Is the NHS in crisis?

Not a day goes by without the news of strike action; Royal Mail and Rail workers, Teachers, Nurses and Ambulance staff to name but a few. Most of those striking are asking for pay at a level with, or just above the current inflation rate. With inflation expected to continue to rise, this pay demand may just not be enough and the backlash from politicians and the media ever increasing.

Rather than focusing on the actual strikes, I am going to talk about our NHS workers and the huge pressures that they are all under.

A report published by the NHS at the end of November detailed that just over 31 million non-Covid related GP appointments took place in October, the majority of which were face to face. Latest reports of GP numbers say there were 36,733 GPs as of October; that is about 980 appointments per GP, per month. GP numbers according to a report by the BMA (British Medical Association), have been starting to decline since 2015; the NHS has lost 1,896 GPs since 2015, 598 of them having left since October 2021. 

In 2020 the government sought to reverse this by pledging to recruit an additional 6,000 extra GPs by 2024; yet, as the numbers above suggest, this hasn’t been working out.

Why are they leaving? The BMA report suggests that the number of GPs switching to part-time hours is increasing because GPs are trying to avoid burnout, ill health and stress due to increased pressures. Many of the GPs who have switched to part time hours are reporting that they are having to work extra unpaid hours due to increased workload, with 16% of respondents to a BMA survey planning to quit once the pandemic is over.

What is this extra workload the GPs are facing? Well, of course the fact that GPs are leaving means that the remaining GPs are having to pick up the slack, but this is by no means the main reason. Patient numbers are increasing, there are now 0.44 GPs per 1,000 patients, down from 0.52 in 2015. The average number of patents a GP is responsible for has climbed by 17% from 2015 to 2,260. Appointments are also rising by 13% between the months of September and October.

GP surgeries are by no means the only sector of the NHS that is reaching breaking point. The massive decrease in hospital beds coupled with an increasing elderly population needing longer term NHS care is also increasing.

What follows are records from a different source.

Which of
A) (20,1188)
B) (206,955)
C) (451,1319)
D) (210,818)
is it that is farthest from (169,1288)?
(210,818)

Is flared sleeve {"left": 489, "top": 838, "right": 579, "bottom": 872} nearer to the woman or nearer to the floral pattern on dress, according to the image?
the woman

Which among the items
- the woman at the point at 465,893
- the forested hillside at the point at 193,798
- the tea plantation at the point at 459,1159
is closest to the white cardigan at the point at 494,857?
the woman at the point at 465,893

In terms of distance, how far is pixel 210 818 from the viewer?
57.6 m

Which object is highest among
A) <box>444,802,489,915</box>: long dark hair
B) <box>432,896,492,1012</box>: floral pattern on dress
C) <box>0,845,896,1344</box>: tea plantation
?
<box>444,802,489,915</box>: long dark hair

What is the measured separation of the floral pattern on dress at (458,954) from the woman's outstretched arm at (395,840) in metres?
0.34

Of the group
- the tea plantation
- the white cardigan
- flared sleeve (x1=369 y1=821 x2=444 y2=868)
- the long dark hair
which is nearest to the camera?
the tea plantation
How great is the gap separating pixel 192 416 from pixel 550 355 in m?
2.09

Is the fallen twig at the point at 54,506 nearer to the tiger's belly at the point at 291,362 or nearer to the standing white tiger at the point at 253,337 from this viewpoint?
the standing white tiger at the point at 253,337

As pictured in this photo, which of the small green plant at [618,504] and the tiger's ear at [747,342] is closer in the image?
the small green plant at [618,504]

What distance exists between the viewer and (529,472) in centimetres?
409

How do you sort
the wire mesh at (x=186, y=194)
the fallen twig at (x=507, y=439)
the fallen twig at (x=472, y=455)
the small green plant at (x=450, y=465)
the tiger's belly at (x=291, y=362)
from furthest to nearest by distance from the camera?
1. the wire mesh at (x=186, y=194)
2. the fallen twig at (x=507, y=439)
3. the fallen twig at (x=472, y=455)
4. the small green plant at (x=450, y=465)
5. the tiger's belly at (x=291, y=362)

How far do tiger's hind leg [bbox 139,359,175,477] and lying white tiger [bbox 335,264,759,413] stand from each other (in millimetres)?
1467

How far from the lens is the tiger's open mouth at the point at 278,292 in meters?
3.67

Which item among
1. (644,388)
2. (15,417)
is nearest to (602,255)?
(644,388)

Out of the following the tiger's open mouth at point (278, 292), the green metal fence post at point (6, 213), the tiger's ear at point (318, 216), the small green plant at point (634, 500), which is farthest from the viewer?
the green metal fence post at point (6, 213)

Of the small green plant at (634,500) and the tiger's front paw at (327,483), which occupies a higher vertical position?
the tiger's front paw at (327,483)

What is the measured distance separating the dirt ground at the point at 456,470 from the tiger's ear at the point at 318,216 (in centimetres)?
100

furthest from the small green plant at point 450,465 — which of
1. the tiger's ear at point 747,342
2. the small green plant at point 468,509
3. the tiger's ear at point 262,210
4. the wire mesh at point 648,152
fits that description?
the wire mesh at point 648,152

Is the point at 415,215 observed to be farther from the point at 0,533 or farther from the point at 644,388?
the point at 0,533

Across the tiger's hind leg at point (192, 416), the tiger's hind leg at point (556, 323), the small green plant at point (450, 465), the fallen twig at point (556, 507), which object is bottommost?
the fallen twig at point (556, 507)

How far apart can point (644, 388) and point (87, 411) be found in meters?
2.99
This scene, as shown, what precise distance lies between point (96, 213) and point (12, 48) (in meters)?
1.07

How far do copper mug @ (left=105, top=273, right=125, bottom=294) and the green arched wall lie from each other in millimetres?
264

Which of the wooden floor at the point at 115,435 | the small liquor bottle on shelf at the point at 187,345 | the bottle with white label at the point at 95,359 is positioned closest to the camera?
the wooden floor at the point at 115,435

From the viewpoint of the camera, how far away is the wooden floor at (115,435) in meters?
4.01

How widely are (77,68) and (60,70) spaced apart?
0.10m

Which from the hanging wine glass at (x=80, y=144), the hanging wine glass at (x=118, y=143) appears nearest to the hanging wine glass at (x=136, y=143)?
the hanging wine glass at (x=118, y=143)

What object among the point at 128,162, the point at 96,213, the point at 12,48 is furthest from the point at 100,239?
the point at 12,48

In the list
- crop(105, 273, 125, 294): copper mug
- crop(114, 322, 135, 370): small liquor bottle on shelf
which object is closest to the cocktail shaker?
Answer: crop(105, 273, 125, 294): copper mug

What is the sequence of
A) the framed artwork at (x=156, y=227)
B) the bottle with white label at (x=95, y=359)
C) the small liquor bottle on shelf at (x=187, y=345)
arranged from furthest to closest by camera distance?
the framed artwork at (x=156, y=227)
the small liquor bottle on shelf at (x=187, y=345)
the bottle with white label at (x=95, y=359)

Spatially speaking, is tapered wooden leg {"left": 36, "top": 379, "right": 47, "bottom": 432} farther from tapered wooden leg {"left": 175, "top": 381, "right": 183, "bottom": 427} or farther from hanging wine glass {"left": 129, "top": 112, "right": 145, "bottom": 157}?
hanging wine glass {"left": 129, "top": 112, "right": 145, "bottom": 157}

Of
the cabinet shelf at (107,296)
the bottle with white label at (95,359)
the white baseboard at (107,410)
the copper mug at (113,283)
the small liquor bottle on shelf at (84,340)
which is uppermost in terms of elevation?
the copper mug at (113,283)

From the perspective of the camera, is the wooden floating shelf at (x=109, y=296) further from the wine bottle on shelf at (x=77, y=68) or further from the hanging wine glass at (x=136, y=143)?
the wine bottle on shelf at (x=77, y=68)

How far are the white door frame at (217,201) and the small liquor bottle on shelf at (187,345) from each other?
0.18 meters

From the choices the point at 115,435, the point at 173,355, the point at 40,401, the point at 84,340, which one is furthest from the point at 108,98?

According to a report by the Kings Fund the total number of hospital beds in England has halved over the past 30 years while the number of patients needing treatment has gone up, so much so the UK has the lowest number of acute hospital beds relative to its population of any comparable health system in the western world. 

Overnight and acute bed hospital stays even before COVID-19 reached an average of 90.2% and 95% in the winter which is way above the levels that are considered safe. The report further detailed how, since the pandemic, growing staff shortages and squeezing of the NHS budget things could get worse.

The NHS treatment waiting list has now reached 7 million; although exacerbated by the pandemic; this number was rising well before it started. The strikes are symptomatic of a problem that has been plaguing the NHS for years. With PM Rishi Sunak announcing that his government is working on ‘tough’ new anti-strike laws and hinting at the possibility that nurses could be banned from striking, the problem of NHS underfunding is unlikely to be solved and reports suggest that the funding shortfall could reach £7 billion next year. Over the last 10 years, NHS funding rose by 1.4% on average per year,  which is way off the average 3.7% per year rise since its founding. Stopping strikes and not meeting the demands of NHS workers is likely to mean more workers will just leave and push the NHS into further crisis.